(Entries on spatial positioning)
• • •

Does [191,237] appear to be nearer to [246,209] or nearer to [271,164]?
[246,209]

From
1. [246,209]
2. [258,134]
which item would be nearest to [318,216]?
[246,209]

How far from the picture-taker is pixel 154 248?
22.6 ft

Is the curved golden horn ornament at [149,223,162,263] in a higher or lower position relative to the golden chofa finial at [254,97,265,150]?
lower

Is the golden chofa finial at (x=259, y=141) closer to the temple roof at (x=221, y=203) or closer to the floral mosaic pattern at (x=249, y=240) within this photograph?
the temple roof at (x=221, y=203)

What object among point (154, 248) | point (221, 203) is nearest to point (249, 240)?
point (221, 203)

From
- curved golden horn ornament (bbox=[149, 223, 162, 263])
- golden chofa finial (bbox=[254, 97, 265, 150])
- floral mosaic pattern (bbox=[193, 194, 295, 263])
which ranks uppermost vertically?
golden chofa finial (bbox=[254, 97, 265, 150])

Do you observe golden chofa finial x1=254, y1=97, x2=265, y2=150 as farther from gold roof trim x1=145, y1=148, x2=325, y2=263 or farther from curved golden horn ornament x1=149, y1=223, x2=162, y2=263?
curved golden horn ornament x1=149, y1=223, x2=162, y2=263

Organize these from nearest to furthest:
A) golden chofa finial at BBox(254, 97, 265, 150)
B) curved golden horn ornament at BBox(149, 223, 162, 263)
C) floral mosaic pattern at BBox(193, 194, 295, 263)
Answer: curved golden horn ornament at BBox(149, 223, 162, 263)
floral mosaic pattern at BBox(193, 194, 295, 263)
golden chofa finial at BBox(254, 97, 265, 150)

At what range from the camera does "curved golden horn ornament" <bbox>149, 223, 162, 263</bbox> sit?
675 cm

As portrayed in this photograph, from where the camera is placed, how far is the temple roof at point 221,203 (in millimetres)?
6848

• • •

Work to do
Reproduce all of the lines above, swapping "picture-taker" for "viewer" and leaving everything else unchanged.

Written response
Does [191,237] appear to be nearer to [246,209] or nearer to [271,164]?
[246,209]

From
1. [246,209]
2. [258,134]
which item would be nearest to [318,216]?
[246,209]

How far from the viewer is pixel 154 248?
22.6 ft

Is the curved golden horn ornament at [149,223,162,263] in a higher or lower position relative to the golden chofa finial at [254,97,265,150]?
lower

Is the golden chofa finial at (x=259, y=141) closer to the temple roof at (x=221, y=203) or closer to the floral mosaic pattern at (x=249, y=240) within this photograph?
the temple roof at (x=221, y=203)

What object among point (154, 248) | point (221, 203) is nearest to point (249, 240)?
point (221, 203)

From
- curved golden horn ornament (bbox=[149, 223, 162, 263])
- golden chofa finial (bbox=[254, 97, 265, 150])
- floral mosaic pattern (bbox=[193, 194, 295, 263])
which ranks uppermost vertically?
golden chofa finial (bbox=[254, 97, 265, 150])

Do you observe golden chofa finial x1=254, y1=97, x2=265, y2=150 as farther from gold roof trim x1=145, y1=148, x2=325, y2=263 or farther from curved golden horn ornament x1=149, y1=223, x2=162, y2=263?
curved golden horn ornament x1=149, y1=223, x2=162, y2=263

Organize these from nearest to furthest:
A) golden chofa finial at BBox(254, 97, 265, 150)
B) curved golden horn ornament at BBox(149, 223, 162, 263)
C) floral mosaic pattern at BBox(193, 194, 295, 263)
Answer: curved golden horn ornament at BBox(149, 223, 162, 263)
floral mosaic pattern at BBox(193, 194, 295, 263)
golden chofa finial at BBox(254, 97, 265, 150)

At what range from the camera does "curved golden horn ornament" <bbox>149, 223, 162, 263</bbox> sit?
675 cm

As portrayed in this photograph, from where the camera is placed, how far is the temple roof at point 221,203 (in millimetres)?
6848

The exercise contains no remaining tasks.